The last item which must be proven to sustain a claim based on negligence is damage. There was evidence of special damages, count two of the complaint: $2,015.10 for funeral bills and $2,491.75 for medical care totalling $4,506.85. On cross examination Mr. Hinthorn stated that a portion of that sum had been paid with insurance proceeds. It has long been the rule in this Court that the State is entitled to a setoff of the amount of insurance proceeds paid to Claimants, the reasoning being that there can be but one satisfaction of any claim. There is nothing in the record before us to allow us to make a determination as to the proper amount to be set off. We find that the Respondent failed to sustain its burden with respect to this issue and therefore we make no deduction in the amount of the award for that set off. However, we note that only $3,861.75 was claimed in count two and we will not award more than the amount claimed.

Other evidence with respect to damages in this case is sparse. In the Claimants’ brief they quote from a pattern jury instruction. Although we recognize that Claimants have cited it for authority as to the elements and presumptions that they argue should be taken into consideration, we reaffirm what Judge Burks said in Steen v. State (1973), 29 Ill. Ct. Cl. 111. The thrust of his opinion was stated thus:

We do not believe that the legislature intended this Court, in granting awards, to be guided by any speculation as to the amount a jury might award in a similar case, if the State were suable in the Circuit Court. Supra at 112.

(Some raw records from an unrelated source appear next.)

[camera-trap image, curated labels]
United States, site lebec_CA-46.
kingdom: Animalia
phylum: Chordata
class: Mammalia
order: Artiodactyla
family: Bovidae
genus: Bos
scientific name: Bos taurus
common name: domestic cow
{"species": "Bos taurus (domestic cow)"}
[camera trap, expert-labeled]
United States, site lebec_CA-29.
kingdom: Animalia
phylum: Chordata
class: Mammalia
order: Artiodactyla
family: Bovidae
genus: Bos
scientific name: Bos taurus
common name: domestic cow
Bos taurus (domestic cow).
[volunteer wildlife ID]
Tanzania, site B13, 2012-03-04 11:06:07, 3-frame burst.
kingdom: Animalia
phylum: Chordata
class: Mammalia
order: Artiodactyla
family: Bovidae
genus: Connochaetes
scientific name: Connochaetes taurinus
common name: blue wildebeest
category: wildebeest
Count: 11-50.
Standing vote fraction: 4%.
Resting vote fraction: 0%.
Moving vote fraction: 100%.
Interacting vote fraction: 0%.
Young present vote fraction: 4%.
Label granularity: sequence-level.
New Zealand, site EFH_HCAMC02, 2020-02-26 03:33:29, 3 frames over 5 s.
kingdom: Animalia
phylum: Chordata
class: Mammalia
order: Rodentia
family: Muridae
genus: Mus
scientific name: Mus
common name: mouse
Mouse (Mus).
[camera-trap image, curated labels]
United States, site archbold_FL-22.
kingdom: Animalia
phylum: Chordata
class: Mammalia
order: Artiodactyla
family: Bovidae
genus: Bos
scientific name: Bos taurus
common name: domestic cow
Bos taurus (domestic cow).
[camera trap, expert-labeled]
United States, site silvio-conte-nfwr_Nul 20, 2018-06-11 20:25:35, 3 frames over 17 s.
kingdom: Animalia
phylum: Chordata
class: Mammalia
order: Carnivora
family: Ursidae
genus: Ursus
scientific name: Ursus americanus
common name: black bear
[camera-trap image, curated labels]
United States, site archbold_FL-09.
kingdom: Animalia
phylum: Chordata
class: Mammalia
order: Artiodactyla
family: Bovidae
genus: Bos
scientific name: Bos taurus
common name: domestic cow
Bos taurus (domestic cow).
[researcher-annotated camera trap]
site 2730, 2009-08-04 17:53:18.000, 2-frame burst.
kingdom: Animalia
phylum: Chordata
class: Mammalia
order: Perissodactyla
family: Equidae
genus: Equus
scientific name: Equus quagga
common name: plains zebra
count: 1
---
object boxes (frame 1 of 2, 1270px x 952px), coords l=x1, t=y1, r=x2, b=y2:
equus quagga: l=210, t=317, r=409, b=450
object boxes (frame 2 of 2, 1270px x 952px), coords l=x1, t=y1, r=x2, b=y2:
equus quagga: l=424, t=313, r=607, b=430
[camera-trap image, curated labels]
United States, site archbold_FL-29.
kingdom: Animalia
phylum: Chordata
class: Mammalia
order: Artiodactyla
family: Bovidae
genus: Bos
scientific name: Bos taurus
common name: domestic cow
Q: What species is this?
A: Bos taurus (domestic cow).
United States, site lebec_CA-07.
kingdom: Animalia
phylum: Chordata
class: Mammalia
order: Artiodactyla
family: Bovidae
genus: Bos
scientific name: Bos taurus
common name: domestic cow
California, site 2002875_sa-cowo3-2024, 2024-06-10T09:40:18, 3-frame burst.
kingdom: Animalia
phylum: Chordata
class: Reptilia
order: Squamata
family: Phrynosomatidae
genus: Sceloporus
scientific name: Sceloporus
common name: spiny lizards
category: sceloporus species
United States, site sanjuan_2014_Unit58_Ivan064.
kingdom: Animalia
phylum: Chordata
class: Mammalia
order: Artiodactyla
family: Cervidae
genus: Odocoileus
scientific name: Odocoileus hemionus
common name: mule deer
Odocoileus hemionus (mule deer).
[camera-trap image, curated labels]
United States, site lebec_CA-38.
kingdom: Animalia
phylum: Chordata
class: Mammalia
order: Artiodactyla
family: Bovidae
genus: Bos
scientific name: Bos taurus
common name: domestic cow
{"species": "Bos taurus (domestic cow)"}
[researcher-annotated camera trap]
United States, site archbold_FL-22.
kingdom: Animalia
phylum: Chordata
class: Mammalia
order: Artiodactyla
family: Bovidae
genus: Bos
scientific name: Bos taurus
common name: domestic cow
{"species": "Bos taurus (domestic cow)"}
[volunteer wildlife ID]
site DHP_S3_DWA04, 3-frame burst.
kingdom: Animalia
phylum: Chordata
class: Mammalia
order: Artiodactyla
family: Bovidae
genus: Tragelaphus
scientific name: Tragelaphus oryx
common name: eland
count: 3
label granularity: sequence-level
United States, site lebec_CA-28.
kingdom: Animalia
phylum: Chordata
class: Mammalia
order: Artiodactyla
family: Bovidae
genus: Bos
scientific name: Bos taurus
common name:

There is a presumption of a pecuniary loss in favor of the lineal heirs of the deceased in a wrongful death accident arising from the relationship alone. This presumption is sufficient to sustain a verdict and judgment awarding substantial damages without proof of actual loss. However, where the next of kin are collaterals, their damages are only such as are proved. Hall v. Gillins, 13 Ill. 2d 26, 147 N.E.2d 352; Ferraro v. Augustine, 45 Ill. App. 2d 295, 196 N.E.2d 16; Burgett v. State, 30 Ill. Ct. Cl. 510; Jodlowski v. State, 26 Ill. Ct. Cl. 66.

The record in this case indicates that the decedent was beginning his first semester at Illinois State University. He had been an honor student in high school. Although he was not employed at the time of his death, he had previously worked during the summers at a grocery store. He also had worked on various farms in the area. Further, the Claimants established that James Hinthorn was in good health, close to his family, and had provided substantial help to his parents in the past.

This Court has frequently stated that there is no fixed rule of compensation in damages for personal injury or wrongful death. Steen, supra at 113; Pugh v. State, 29 Ill. Ct. Cl. 124,131. We feel that as to count one, an award of $30,000.00 is reasonable and just. As to count two, the claim by Dale Hinthorn for medical and funeral expenses of $3,861.75, we award the amount claimed. It should be noted that the notice of intent to commence suit did not list as interested parties the brothers of the decedent. The record contained no evidence as to any damages sustained by them as a result of the death of James Hinthorn and the law presumes none.

It is hereby ordered that the sum of $30,000.00 (thirty thousand dollars and no cents) be awarded to Dale J. Hinthorn and Mary H. Hinthorn. It is further ordered that the additional sum of $3,861.75 (three thousand eight hundred sixty-one dollars and seventy-five cents) be awarded to Dale J. Hinthorn.